While her gleaming car is now a familiar sight at popular locations throughout Phoenix, Groves admits that starting a transportation business, especially after a life changing injury, has been anything but easy.
“I wasn’t born disabled, I was born an able-bodied person. I lived 35 years with an able body. So, learning to live with one functioning arm has been the biggest challenge I’ve ever faced,” Groves said.
In order to keep her business going, Groves keeps Saturdays open to work private events.
Suzanne Wilcox attended one of Groves’ first ever Jam Tram events at a bridal party.
“It was so much fun, her attitude was so positive, and she just wanted us to have fun,” Wilcox said. “Everyone was safe and having fun and dancing. It was one of the most fun nights I’ve had at a wedding party.”
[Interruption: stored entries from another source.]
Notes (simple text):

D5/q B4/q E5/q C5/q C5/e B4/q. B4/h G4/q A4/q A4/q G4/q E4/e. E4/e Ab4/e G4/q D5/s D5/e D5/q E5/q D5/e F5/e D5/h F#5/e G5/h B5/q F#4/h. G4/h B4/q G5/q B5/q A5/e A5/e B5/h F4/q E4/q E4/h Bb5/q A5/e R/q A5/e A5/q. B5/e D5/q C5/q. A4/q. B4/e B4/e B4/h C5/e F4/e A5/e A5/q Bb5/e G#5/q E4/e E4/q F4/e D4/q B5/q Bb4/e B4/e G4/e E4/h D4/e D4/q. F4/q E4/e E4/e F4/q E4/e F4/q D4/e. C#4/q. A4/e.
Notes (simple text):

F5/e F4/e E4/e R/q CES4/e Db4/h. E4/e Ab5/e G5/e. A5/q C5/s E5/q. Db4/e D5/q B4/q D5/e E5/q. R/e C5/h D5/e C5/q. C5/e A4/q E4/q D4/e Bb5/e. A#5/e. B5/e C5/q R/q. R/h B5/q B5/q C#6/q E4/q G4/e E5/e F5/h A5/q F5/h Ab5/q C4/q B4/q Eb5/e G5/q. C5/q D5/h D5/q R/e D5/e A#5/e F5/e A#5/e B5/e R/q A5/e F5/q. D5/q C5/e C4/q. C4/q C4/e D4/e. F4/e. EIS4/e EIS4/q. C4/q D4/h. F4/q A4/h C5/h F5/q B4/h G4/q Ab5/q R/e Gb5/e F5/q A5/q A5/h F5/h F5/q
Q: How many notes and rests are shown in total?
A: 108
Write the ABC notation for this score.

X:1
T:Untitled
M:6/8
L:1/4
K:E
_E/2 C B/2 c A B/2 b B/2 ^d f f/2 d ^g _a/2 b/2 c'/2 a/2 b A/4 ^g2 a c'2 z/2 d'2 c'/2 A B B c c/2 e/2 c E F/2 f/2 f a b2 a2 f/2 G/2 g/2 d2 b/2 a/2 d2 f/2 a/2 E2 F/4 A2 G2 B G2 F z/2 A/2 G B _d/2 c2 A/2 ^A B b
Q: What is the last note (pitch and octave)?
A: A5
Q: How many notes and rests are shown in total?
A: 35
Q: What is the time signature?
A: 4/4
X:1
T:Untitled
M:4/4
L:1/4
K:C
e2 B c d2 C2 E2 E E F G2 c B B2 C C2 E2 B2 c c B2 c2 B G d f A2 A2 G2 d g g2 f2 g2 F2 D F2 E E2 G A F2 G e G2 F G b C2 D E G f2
In addition to working events, Groves brings the Jam Tram to festivals to provide safe and enjoyable transportation. This year, she will be providing rides at the 10th Annual Grand Avenue Festival on Nov. 10 in Historic Grand Avenue. The Jam Tram will provide free transportation and will help connect the festival-goers between many destinations.
“I think the festive nature of the tram, which she is actually refurbishing, will add a fun element to the Festival and assist us in getting people to the north and south ends of the route,” said Beatrice Moore, the director of Grand Avenue Arts and Preservation. “Who wouldn’t want to be ferried to their destination in a delightful, lighted, musical bus?”
Groves continues to promote safety in a celebratory way and believes that the process of creating the Jam Tram has helped her to grow through immense tribulations.
“The Jam Tram gives me the opportunity to learn how to function with one arm, the possibility of having a career with one arm and the opportunity to go out and face society,” Groves said. “It gives me the opportunity to go out in a crowd and have people look at my disabled body, but feel confident, because they’re also looking at something really cool that this disabled body built.”
In the future, Groves plans to continue promoting safe driving conditions in her own specialized way.
“I’m working as hard as I am physically able to with my limitations, so that one day being disabled won’t even be an issue in my life,” Groves said. “I hope people get it, not just for my self-centered sake, but for the sake and safety of everybody in our city.”